İlahi Duyusu yükseldi ve çevresine yayıldı. Kısa süre sonra kalbine bağlı bir aura tespit etti ve elini Boşluğa uzatarak bağırdı, “Mızrak, gel!”
Bir uğultu sesi duyuldu ve havada Yang Kai’ye doğru bir ışık akışı vardı. O ışığı avucunun içine aldı. Vücudu paramparça olduktan sonra kaybettiği Azure Ejderha Mızrağı’ndan başkası değildi.
Mızrak elindeyken, aurası aniden keskin ve şiddetli hale geldi. Bakışlarını, savaşın parçaladığı dünyaya uzay ve zaman bariyerlerinin arkasından bakabiliyormuş gibi ileriye sabitledi.
“İkinci turun zamanı geldi, Mo Sheng!” Bu sözler ağzından çıktığı anda, Yang Kai bir adım öne çıktı ve bir anda o noktadan kayboldu.
…..
Shan Qing Luo, Yıldız Sınırındaki Yüksek Cennet Sarayında kırmızı ve şişmiş gözlerle Su Yan’a baktı ve sordu, “Abla, Kocanın ölmediğinden emin misin?”
Aynı şekilde, Su Yan’ın gözleri kırmızıydı ve yanaklarında hala gözyaşı izleri vardı, ama bu sözleri kesin bir şekilde onayladı, “Eminim!”
dedi Xue Yue, “Abla, lütfen bize yalan söyleme. Biz… Biz…”

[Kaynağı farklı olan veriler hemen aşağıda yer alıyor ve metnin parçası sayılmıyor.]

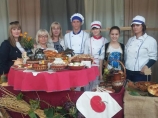 Učenici pripremili jela i zimnice za medalju na Zalogaju juga
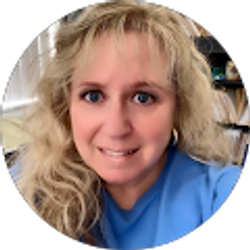 Profile photo of Tracey Koerner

Su Yan yüzünü silmek için elini kaldırdı ve açıkladı, “O artık Büyük İmparator. Eğer gerçekten ölmüş olsaydı, o zaman dünyada bir anormallik meydana gelirdi. Ancak o zamandan bu yana yarım gün geçti ve dünya herhangi bir değişiklik göstermedi. Yani, henüz ölmüş olamaz. Daha önce Can Ye öldürüldüğünde ne olduğunu unuttun mu?”

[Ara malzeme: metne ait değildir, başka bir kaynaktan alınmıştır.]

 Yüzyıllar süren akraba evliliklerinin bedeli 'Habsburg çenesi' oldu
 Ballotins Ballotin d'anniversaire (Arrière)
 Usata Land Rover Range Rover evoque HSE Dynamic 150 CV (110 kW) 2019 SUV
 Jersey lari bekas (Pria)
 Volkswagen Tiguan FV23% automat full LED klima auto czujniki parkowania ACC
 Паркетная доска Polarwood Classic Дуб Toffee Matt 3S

Açıklamasını duyduktan sonra diğer kadınlar da neşelendi. Sözleri gerçekti. Can Ye öldürüldüğünde dünyada gerçekten de İlahi bir Tezahür ortaya çıkmıştı. Yıldız Sınırındaki herkes, gücü ne olursa olsun, bir Büyük İmparatorun düştüğünü hemen anlamıştı. Bu şekilde bakıldığında, Yang Kai’nin iyi olma ihtimali yüksekti. Aksi takdirde dünya bir tepki gösterirdi.
“Ama… O Boşluk Çatlağı’nda. Ya Dünya Bariyeri yüzünden olsaydı…”
Su Yan başını salladı ve cevapladı, “Parlak Ay Büyük İmparatoru’nu unutma!”
Diğer kadınlar bir an şaşkına döndüler, sonra aydınlanma onları aniden etkiledi. Parlak Ay Büyük İmparatoru Şeytan Aleminde hayatını kaybetti ama yine de ölümü Yıldız Sınırında bir anormalliğe neden oldu. Eğer Yang Kai’ye gerçekten bir şey olsaydı, o zaman Boşluk Çatlağı’nda olsa bile işaretler olurdu. Aksine, şimdiye kadar dünyada ortaya çıkan garip bir işaret yoktu. Bu şüphesiz Yang Kai’nin hala hayatta ve iyi olduğunu gösteriyordu. Sadece bir nedenden dolayı geri dönememişti.
Başka biri olsaydı, endişelenebilirlerdi; ancak Yang Kai, Uzay Tao’su aracılığıyla Büyük İmparator olan Boş Büyük İmparatordu. Ne kadar tehlikeli olursa olsun, Hiçlik Çatlağı’nda başına bir şey gelmesi imkansızdı. Geri dönmemesinin nedeni, yaralarından iyileşiyor olması olabilir. Ne de olsa kopmuş avucunu Boşluk Çatlağı’na getirmişti, bu yüzden incindiği kesindi.
[Sadece…] Su Yan endişeli bir bakışla uzaktaki savaşa baktı, kalbinde gizlice dua etti, [Lütfen çabuk geri dönün. Yakında geri dönmezsen, Yıldız Sınırı artık dayanamayacak.]